Goal:
Can you print, word for word, the entries starting at the line containing "How far apart" and ending with the last line of the entries below, including both ends?

===============

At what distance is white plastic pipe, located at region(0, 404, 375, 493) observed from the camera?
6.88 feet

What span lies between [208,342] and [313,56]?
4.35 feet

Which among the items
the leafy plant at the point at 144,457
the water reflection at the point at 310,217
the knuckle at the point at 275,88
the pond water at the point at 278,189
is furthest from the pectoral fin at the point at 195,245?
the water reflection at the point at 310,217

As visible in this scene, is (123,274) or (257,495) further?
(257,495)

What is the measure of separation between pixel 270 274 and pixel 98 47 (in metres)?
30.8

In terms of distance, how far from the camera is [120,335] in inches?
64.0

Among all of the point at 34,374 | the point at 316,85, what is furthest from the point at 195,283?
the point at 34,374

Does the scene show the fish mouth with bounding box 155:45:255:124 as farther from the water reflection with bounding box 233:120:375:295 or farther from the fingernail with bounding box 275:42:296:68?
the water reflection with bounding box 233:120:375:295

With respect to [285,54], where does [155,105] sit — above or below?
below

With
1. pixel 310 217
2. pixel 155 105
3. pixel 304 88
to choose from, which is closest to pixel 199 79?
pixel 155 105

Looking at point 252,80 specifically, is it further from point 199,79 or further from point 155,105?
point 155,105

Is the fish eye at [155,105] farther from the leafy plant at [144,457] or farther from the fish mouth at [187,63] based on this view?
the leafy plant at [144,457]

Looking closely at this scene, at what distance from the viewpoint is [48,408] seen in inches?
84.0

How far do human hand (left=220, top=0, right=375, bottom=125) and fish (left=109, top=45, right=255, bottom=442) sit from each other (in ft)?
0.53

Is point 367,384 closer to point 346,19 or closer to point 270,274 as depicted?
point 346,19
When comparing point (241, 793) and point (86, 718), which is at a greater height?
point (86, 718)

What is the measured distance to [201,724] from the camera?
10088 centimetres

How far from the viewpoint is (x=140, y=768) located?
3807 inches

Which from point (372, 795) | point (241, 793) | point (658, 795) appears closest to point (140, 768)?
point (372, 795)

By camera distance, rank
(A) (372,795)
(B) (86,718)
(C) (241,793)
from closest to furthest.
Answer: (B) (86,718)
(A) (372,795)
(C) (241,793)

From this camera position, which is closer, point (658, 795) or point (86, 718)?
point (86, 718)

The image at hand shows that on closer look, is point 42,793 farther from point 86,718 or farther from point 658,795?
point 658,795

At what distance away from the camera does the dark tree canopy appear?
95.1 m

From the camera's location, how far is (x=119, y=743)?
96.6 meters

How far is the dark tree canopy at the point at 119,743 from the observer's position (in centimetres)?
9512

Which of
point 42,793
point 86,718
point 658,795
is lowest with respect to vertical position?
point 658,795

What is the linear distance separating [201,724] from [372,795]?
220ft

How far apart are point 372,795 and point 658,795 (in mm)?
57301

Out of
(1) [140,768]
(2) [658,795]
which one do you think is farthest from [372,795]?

===============

Response to this exercise:
How far apart are point 372,795 and point 658,795 (in mm)?
57301

Out of
(1) [140,768]
(2) [658,795]
which one do you think is farthest from [372,795]?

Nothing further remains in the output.